#### Source extract
= = = =

- Barbar Shah (1991): A mentally ill old woman was raped by security forces in Srinagar.
- Kunan Poshpora (1991): On 23 February 1991, a unit of the Indian army launched a search and interrogation operation in the twin villages of Kunan Poshpora, in the Valley's Kupwara district. Soldiers repeatedly gang-raped many women, with estimates of the number of victims ranging from 23 to 100.
- Pazipora-Ballipora (1991): On 20 August 1991, soldiers carried out mass rape in this hamlet, which is only a few kilometres away from Kunan Poshpora. The number of rape victims in this case varied between eight and fifteen or more.
- Chak Saidpora (1992): On 10 October 1992, an army unit of the 22nd Grenadiers entered the village of Chak Saidapora. Several army soldiers gang-raped between six and nine women, including an 11-year-old girl and a 60-year-old woman.
- Haran (1992): On 20 July 1992, women were raped during an army search operation. One victim, interviewed by Asia Watch and PHR, reported being gang-raped by two soldiers in turns. Another victim in the same incident was raped by a Sikh soldier while another stood guard.
- Gurihakhar (1992): On 1 October 1992, after killing ten people in the hamlet of Bakhikar, BSF forces entered the nearby village of Gurihakhar and raped women. One woman, interviewed by Asia Watch, tried to hide her daughter's identity as a rape victim by describing herself as the rape victim, to protect her daughter from public humiliation.
- Bijbehara (1993): Before the Bijbehara massacre, there was a large incident of molestation and gang rape in Bijbehara, which elders hushed up due to fear, it would bring shame to the families of rape victims. Later, in August, army men raped a woman in Gadhangipora, on the outskirts of Bijbehara town, in retaliation for an attack by militants.
- Hyhama (1994): On 17 June 1994, seven women were raped by troops of Rashtriya Rifles, including two officers Major Ramesh and Raj Kumar in the village Hyhama.

= = = =

#### Data for analysis

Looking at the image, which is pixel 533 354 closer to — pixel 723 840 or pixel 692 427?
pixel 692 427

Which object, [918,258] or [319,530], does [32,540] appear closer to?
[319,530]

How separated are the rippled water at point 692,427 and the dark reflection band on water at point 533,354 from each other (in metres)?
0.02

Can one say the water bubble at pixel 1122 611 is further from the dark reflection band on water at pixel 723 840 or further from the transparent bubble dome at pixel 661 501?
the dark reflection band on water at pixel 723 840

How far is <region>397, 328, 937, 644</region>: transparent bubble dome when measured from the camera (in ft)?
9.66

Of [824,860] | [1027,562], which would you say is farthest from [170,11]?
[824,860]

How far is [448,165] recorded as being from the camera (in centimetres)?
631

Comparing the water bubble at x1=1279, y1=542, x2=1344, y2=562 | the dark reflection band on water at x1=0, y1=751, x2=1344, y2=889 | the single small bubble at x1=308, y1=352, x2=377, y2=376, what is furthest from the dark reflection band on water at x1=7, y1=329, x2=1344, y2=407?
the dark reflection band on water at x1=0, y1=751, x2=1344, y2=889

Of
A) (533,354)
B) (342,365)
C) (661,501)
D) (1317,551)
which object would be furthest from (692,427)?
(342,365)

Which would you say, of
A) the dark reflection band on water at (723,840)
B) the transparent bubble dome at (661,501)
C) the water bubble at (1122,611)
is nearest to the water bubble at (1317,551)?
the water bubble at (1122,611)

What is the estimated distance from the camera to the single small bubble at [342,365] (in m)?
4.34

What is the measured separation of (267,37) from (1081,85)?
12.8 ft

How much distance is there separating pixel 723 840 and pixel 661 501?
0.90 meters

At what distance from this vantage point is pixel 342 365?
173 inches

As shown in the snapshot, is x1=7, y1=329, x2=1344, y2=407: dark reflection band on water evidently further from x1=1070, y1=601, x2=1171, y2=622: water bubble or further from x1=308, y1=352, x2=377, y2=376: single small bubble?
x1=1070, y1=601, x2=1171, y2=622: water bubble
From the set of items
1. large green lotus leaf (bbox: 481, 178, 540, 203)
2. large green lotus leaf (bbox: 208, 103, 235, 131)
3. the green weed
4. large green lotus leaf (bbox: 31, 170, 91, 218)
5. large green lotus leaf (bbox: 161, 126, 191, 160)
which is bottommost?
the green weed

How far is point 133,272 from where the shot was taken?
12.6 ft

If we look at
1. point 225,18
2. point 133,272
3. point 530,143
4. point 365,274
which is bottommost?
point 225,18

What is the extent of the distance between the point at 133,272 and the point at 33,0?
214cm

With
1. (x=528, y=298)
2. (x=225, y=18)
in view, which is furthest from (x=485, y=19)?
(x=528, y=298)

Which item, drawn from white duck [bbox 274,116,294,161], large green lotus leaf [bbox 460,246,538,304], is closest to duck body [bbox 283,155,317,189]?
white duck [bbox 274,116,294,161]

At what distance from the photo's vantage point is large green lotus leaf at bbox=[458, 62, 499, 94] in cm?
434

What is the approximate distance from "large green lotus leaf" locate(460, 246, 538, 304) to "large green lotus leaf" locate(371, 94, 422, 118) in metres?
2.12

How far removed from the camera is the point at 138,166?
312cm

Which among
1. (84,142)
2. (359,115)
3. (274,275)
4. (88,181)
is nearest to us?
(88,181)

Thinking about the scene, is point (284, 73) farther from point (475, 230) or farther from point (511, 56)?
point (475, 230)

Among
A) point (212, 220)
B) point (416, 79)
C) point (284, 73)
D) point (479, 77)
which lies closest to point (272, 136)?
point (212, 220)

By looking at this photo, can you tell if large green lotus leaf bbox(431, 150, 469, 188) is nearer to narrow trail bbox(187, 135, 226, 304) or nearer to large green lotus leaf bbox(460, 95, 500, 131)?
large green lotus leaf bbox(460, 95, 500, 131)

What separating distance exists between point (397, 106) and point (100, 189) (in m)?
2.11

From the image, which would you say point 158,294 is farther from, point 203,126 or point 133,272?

= = = =

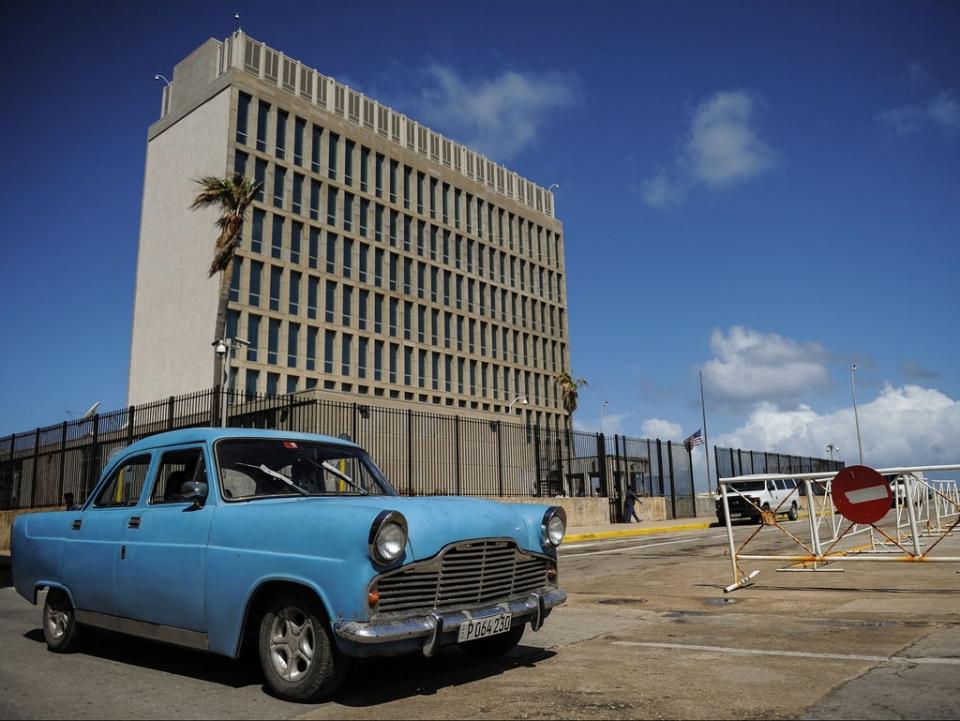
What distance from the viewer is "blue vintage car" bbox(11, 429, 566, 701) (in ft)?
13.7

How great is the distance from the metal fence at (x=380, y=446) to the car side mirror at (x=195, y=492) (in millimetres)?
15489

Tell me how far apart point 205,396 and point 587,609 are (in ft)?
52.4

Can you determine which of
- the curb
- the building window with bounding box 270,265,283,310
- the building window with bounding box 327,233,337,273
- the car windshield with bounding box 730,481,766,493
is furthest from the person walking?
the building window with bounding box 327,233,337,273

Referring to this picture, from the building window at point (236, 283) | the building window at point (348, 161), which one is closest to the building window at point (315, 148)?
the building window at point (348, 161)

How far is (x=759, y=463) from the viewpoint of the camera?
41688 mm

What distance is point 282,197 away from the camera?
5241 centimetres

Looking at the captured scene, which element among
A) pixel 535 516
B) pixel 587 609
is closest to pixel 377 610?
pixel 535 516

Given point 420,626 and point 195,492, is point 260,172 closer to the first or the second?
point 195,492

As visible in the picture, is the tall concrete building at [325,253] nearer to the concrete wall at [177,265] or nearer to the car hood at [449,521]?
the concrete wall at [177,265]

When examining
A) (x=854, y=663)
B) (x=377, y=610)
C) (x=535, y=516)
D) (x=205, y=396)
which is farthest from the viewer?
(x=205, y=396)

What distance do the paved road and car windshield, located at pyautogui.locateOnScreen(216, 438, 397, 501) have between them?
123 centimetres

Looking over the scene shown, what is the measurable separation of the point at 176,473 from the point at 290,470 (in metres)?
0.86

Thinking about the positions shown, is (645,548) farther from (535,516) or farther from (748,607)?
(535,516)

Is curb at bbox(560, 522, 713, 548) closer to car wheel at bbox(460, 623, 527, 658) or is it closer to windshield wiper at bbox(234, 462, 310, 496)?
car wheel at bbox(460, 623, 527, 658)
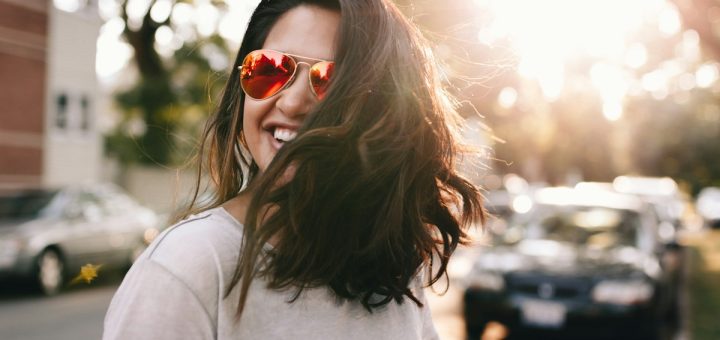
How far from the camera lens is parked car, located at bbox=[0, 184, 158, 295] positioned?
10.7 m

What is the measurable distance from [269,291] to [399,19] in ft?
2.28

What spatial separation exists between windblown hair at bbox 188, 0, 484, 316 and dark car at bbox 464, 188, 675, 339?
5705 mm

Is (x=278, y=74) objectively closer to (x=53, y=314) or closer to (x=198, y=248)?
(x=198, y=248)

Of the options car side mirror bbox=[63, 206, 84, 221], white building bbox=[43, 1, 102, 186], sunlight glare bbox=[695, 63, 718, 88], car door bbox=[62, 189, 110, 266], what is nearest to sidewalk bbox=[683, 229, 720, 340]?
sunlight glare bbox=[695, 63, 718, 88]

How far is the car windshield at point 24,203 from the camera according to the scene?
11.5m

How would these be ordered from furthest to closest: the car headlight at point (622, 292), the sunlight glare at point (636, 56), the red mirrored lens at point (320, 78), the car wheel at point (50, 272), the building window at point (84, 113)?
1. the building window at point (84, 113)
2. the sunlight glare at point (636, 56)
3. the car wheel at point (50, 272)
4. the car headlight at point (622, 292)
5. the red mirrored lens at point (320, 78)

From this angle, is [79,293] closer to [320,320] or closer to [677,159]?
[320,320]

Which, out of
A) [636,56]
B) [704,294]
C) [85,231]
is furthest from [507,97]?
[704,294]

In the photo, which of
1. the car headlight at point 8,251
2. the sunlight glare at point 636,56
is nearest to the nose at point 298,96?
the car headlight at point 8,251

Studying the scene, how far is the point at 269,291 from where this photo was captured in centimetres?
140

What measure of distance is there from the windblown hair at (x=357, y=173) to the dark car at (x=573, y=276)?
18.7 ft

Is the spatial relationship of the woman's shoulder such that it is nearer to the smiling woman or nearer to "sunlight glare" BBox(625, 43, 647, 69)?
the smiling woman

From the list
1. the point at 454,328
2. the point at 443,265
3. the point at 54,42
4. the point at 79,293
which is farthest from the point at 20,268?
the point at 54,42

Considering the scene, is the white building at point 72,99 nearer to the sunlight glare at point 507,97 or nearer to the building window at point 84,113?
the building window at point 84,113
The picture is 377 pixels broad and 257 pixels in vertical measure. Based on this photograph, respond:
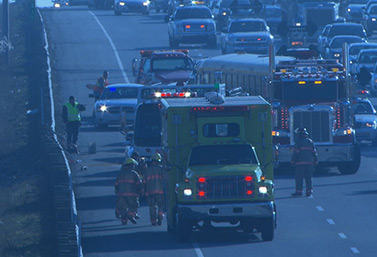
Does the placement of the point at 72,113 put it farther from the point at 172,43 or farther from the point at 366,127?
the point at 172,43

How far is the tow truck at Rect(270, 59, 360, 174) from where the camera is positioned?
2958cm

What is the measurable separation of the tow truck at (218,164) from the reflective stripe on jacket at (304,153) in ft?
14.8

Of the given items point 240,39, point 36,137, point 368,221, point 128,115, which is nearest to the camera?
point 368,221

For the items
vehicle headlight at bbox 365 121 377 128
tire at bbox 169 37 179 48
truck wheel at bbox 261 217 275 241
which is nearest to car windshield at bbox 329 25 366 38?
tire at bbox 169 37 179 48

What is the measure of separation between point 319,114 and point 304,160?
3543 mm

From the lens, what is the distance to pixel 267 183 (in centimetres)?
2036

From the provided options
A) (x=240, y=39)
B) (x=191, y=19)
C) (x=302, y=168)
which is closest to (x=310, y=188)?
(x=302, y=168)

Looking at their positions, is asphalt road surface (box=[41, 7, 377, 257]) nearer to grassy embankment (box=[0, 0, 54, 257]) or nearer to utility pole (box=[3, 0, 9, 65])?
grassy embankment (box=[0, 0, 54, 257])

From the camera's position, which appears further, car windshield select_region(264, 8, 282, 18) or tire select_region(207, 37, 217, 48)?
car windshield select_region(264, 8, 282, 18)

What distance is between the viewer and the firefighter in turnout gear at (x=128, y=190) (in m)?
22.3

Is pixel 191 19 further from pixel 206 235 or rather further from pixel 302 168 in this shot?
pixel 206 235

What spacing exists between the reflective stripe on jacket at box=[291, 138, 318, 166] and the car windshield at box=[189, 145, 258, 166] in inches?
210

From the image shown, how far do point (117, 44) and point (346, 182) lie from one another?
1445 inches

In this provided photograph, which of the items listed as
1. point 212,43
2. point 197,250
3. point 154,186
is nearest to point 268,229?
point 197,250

= = = =

#### Work order
Extend the list of rape incidents in Kashmir, starting after the Hyhama entry.

#### Response below
- Sheikhpora Incident (1994): A 60-year-old woman was raped while men of her family were locked away.
- Kangan (1994): A woman and her 12-year-old daughter were raped by Indian security forces at Theno Budapathary.
- Wurwun (1995): On 30 December 1995, soldiers from the Rashtriya Rifles entered a house in Wurwun village, district Pulwama, and sexually assaulted and attempted to rape three women.
- Narbal Pingalgom (1997): A girl was raped in Pulwama in November 1997.
- Srinagar (1997): On 13 April 1997, Indian troops stripped naked and gang raped twelve young Kashmiri girls near Srinagar.
- Wavoosa (1997): On 22 April 1997, several Indian armed forces personnel entered the house of a 32-year-old woman in the village of Wavoosa. They molested her 12-year-old daughter and raped three other daughters, aged 14, 16 and 18. Another woman was beaten for preventing the rape of her daughters by soldiers.
- Doda (1998): A fifty-year-old resident of the village Ludna in Doda district told Human Rights Watch that on 5 October 1998 the Eighth Rashtriya Rifles came to her house, took her and beat her. She was then raped by a captain who was a Hindu and said to her: "You are Muslims, and you will all be treated like this."
- Bihota (2000): On 29 October 2000, there was a cordon and search operation in Bihota by the 15 Bihar Regiment. during which one woman was picked up and taken away to a camp. The following day twenty women went along with a few men to get the woman released. However, the women were detained for four to five hours and sexually assaulted.
- Zero Bridge (2004): Four security personnel raped a 21-year-old woman in a guest house on 28 October.
- Handwara incident (2004): A mother and her daughter were raped in Baderpayeen, Handwara on 6 November. According to Khurram Parvez, programme coordinator of the Jammu and Kashmir Coalition of Civil Society, officers implied that this should not be an issue since the alleged rapist was a Muslim, Major Rahman Hussain. He was later convicted for transgression into civilian property instead of rape.